Your instructions >> Please copy out the forum thread on recovering precious metals from scrap, word for word and in full.

Given passage >>
┌────────

The shine of that gold reflects your hard work well done.


----------



## yar (Nov 4, 2014)

Thank you Butcher...a comment like that coming from you makes my day!!!


----------



## joekbit (Nov 14, 2014)

Great job Yar, and a great post.

I am new to the forum and to the whole idea of PM recovery from scrap. I appreciate your inclusion of the pre process weight. For a new comer like me that is very valuable info. To date I have not created a single button. I have processed some old items from around our home, routers, hard drives, glucose meters, memory cards, old direc tv box, and some cell phones. I am currently taking online courses in chemistry. Doing very well with it, GPA 4.0. 

I have a laundry list of needs that I hope I can fill in December (Equipment, Chemicals) so I can do the job right. My hope is to attain a 25% return on investment. In the mean time I have taken the advice, sometimes seemingly harsh and continue to read and study. Oh and the items I processed were done with AP followed by washes followed by HCL/CL and washes and now remain in solution until I have what I need to finish it correctly.

I look at that bottle of solution regularly, about 12oz or 350ml and wonder how much is in there. My newly attained knowledge of stoichiometry, balancing equations, and so on will allow me to accurately predict the amount of metals in solutions based on weight.

└────────

Data for analysis >>

┌────────

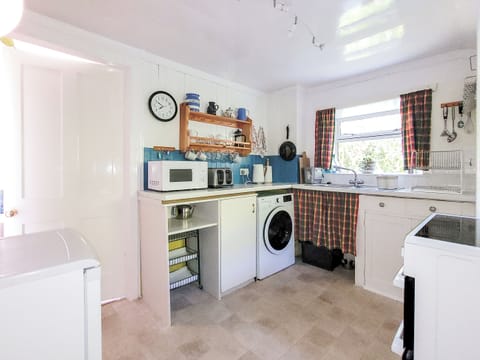 Kitchen | Gàrradh an Fhàsaich, Glendale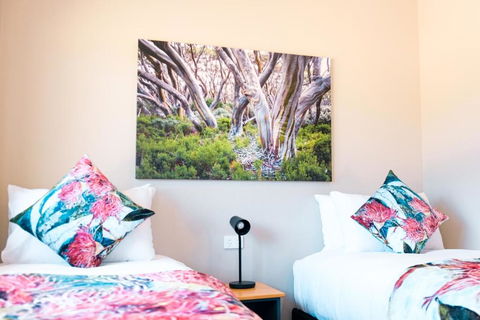Holbrook Motel - Kempsey Accommodation 1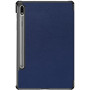 Чохол до планшета BeCover Smart Case Samsung Galaxy Tab S7 Plus Deep Blue (705226) Чохол до планшета BeCover Smart Case Samsung Galaxy Tab S7 Plus Deep Blue (705226)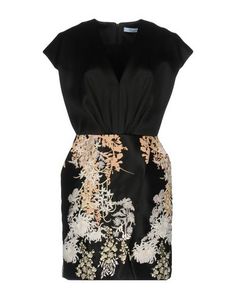 Короткое платье Blumarine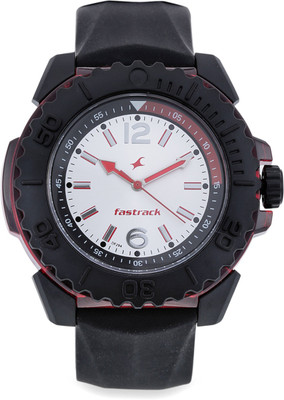 

Fastrack 38020PP04J Watch - For Men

└────────

Answer space >>
The shine of that gold reflects your hard work well done.


----------



## yar (Nov 4, 2014)

Thank you Butcher...a comment like that coming from you makes my day!!!


----------



## joekbit (Nov 14, 2014)

Great job Yar, and a great post.

I am new to the forum and to the whole idea of PM recovery from scrap. I appreciate your inclusion of the pre process weight. For a new comer like me that is very valuable info. To date I have not created a single button. I have processed some old items from around our home, routers, hard drives, glucose meters, memory cards, old direc tv box, and some cell phones. I am currently taking online courses in chemistry. Doing very well with it, GPA 4.0. 

I have a laundry list of needs that I hope I can fill in December (Equipment, Chemicals) so I can do the job right. My hope is to attain a 25% return on investment. In the mean time I have taken the advice, sometimes seemingly harsh and continue to read and study. Oh and the items I processed were done with AP followed by washes followed by HCL/CL and washes and now remain in solution until I have what I need to finish it correctly.

I look at that bottle of solution regularly, about 12oz or 350ml and wonder how much is in there. My newly attained knowledge of stoichiometry, balancing equations, and so on will allow me to accurately predict the amount of metals in solutions based on weight.